Editorial Feature

Tuning Properties In Carbon Nanotubes Through Chirality

Carbon nanotubes, commonly abbreviated as CNTs, are tubular nanostructures composed of a distinctive carbon allotrope arranged in a hexagonal lattice reminiscent of graphite sheets. The rolling of a single wall results in the formation of single-walled carbon nanotubes (SWCNTs), whereas the multi-walled carbon nanotubes (MWCNTs) are identified by the presence of multiple concentric walls arranged concentrically within the nanotube structure.

The structure of the graphene tube of nanotechnology. Several molecules connected, crystallized in the hexagonal system. 3d-Illustration. Dark background.

Image Credit: Orange Deer studio/Shutterstock.com

What sets CNTs apart is the concept of chirality. The production of CNTs can follow either a chirality-controlled or a non-chirality-controlled process, such as armchair, zigzag, or chiral. For armchair CNTs, the circumferential vector (C) aligns precisely between the two basis vectors, resulting in a chiral angle (θ) of 30 degrees when n equals m. Zigzag CNTs have the circumferential vector aligned purely along one of the basis vectors, leading to a chiral angle of 0 degrees where one of the chiral indices, n or m, is zero. Chiral CNTs are formed when m ≠ n, and the chiral angle falls within the range of 0 to 30 degrees.

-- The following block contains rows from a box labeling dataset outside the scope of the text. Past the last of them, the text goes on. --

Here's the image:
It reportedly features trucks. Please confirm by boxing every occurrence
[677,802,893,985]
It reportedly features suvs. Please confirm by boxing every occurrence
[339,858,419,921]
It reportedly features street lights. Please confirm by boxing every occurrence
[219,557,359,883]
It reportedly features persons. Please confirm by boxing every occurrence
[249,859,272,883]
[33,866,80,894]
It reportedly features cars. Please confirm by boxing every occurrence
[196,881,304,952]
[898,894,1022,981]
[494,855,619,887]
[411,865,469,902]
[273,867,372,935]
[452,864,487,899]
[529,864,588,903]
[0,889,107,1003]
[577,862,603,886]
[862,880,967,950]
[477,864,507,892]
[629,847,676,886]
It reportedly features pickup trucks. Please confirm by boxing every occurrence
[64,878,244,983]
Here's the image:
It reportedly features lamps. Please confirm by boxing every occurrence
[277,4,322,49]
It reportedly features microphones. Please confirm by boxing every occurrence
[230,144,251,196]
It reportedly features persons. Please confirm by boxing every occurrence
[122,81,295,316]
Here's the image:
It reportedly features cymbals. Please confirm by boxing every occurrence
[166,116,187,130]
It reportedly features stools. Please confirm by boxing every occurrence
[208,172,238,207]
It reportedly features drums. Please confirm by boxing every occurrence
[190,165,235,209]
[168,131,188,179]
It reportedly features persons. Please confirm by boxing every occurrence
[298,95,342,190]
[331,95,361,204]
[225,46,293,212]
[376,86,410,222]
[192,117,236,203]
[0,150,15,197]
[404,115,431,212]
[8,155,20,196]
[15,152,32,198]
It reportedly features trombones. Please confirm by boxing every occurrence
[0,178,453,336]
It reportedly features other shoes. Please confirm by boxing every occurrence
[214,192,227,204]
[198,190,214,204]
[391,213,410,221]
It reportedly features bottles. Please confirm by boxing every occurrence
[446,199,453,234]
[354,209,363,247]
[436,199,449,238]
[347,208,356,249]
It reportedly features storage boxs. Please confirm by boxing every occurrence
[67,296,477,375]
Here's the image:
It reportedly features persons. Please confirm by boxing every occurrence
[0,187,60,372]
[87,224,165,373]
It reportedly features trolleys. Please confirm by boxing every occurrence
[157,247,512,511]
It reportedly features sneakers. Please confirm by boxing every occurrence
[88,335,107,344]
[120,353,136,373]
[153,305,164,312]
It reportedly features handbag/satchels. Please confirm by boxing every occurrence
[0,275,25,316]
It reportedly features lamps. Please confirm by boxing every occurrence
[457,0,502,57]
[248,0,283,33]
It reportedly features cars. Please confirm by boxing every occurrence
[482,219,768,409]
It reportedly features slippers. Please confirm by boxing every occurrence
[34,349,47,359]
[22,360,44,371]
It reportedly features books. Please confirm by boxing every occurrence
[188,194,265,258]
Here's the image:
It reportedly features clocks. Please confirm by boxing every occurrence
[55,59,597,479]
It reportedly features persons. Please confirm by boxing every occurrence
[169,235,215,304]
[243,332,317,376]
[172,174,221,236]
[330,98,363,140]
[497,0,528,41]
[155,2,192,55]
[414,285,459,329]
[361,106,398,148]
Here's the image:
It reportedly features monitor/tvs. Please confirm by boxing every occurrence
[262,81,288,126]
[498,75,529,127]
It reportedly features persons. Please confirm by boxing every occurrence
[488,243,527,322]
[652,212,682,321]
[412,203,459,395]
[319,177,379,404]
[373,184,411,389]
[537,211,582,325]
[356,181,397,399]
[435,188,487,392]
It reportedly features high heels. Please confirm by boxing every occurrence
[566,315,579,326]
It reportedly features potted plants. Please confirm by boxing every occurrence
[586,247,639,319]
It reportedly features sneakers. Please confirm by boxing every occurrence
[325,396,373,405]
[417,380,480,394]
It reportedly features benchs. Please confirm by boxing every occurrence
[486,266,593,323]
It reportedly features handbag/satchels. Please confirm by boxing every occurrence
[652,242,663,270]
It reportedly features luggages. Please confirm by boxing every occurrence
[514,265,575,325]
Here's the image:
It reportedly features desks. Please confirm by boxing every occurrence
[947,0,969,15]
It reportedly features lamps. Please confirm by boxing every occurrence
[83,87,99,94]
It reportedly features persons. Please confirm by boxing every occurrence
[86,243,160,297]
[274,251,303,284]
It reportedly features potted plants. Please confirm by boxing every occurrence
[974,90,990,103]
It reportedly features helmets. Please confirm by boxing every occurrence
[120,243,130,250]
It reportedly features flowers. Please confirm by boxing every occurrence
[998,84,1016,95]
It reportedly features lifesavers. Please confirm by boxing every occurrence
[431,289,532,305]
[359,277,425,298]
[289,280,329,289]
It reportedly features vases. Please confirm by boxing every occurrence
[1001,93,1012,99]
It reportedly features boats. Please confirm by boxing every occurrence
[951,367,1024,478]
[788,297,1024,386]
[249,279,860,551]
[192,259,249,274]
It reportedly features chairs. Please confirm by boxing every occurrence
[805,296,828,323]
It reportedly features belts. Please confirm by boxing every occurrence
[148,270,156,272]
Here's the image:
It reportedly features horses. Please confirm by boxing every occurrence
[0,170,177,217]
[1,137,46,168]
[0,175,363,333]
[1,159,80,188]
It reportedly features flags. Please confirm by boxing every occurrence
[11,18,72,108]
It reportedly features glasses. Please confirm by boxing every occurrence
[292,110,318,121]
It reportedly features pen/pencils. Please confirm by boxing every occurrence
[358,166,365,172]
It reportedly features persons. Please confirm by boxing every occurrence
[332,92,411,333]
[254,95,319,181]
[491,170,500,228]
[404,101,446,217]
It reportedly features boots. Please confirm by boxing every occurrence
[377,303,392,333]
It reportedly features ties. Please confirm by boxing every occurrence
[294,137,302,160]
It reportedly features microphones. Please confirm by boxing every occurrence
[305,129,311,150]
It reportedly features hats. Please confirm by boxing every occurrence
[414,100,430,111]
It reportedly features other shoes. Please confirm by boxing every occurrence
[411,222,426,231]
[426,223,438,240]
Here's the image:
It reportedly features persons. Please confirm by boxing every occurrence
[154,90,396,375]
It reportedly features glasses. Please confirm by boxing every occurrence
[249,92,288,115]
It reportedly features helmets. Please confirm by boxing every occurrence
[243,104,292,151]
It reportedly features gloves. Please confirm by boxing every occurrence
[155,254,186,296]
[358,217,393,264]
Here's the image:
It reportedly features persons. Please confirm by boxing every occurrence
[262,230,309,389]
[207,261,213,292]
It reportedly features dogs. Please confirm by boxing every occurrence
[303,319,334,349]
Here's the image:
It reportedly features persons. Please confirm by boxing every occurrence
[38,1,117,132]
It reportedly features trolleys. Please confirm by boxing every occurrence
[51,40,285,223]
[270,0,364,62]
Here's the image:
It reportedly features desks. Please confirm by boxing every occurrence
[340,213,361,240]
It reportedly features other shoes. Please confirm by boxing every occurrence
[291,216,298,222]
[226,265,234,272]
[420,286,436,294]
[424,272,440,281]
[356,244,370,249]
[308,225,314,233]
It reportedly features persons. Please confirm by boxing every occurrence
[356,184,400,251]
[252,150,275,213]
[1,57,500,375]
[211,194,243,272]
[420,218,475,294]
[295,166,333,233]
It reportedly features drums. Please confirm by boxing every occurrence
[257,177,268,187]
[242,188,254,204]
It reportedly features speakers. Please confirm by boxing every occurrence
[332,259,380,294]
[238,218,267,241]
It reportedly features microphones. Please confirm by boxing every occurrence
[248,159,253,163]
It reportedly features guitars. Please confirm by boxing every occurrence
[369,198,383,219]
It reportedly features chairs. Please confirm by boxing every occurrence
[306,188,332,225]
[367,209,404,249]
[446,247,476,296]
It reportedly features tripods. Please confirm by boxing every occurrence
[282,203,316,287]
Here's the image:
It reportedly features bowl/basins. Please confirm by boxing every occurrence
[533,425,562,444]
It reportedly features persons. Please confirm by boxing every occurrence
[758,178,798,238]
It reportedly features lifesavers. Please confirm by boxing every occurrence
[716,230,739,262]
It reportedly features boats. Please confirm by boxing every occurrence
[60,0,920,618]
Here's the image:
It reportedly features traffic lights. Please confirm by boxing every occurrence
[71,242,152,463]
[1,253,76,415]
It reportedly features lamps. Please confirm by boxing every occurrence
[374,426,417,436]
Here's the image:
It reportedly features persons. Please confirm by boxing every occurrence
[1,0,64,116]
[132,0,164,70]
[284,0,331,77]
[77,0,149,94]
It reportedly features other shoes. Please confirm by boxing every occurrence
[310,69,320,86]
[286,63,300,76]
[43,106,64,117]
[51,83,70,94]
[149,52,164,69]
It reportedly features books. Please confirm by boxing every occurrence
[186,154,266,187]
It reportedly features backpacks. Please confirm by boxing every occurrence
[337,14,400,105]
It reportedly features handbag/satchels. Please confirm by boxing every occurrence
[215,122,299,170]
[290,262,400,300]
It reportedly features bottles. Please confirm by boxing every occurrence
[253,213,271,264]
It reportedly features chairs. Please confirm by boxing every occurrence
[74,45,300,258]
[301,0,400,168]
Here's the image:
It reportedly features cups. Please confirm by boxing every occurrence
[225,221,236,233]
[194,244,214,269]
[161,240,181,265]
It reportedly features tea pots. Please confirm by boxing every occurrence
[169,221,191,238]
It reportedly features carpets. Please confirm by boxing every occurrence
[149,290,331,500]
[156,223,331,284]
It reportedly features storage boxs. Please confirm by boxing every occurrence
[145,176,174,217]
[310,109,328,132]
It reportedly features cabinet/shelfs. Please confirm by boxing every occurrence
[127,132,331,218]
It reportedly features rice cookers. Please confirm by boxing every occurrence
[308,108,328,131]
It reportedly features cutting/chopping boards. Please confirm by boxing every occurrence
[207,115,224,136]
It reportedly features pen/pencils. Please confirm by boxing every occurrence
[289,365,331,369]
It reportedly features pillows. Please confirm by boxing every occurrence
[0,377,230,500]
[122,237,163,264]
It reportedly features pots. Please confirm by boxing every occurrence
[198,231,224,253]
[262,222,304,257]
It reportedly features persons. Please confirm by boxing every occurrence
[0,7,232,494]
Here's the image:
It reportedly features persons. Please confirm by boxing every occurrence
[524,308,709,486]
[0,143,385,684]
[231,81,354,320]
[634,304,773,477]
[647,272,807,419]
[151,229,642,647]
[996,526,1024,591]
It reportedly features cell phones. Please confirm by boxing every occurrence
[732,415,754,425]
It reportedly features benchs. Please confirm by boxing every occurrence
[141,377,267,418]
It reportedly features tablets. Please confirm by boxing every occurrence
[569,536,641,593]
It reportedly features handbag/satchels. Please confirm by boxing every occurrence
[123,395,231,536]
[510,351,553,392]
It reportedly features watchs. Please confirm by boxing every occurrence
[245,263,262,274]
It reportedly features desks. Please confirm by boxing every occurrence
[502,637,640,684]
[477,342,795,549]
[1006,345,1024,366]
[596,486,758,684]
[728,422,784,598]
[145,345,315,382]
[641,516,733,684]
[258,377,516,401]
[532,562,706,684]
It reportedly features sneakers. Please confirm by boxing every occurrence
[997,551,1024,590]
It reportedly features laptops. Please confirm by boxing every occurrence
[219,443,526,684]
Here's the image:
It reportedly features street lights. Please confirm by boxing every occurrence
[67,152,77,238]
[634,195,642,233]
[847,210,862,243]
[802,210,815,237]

Researchers make many efforts to separate out single chirality CNTs to take advantage of the inherent high performance of CNTs. Gel chromatography is widely used for large-scale chirality separation. The effects of surfactant concentration and temperature play significant roles in this process.

Recently, Prof Liu and his team from the Institute of Physics, Chinese Academy of Science, reported a large-scale industrial separation method. This method isolates single chirality CNTs from various raw materials using gel chromatography with a high-concentration solution of HiPco-SWCNTs. This technique reduces the cost of producing single chirality CNTs while minimizing environmental impact, increasing the separation yield by nearly six times to reach milligram scale.

Chirality-Dependent Properties

The chirality of CNTs profoundly influences their electronic, mechanical, and optical properties, unlocking potential for specific applications. Chirality alters the bandgap, affecting electrical and optical properties. For chiral indices n and m, and integer k, if n-m=3k, the CNTs exhibit metallic conductivity; if n-m=3k+1 or 2, they behave as semiconductors.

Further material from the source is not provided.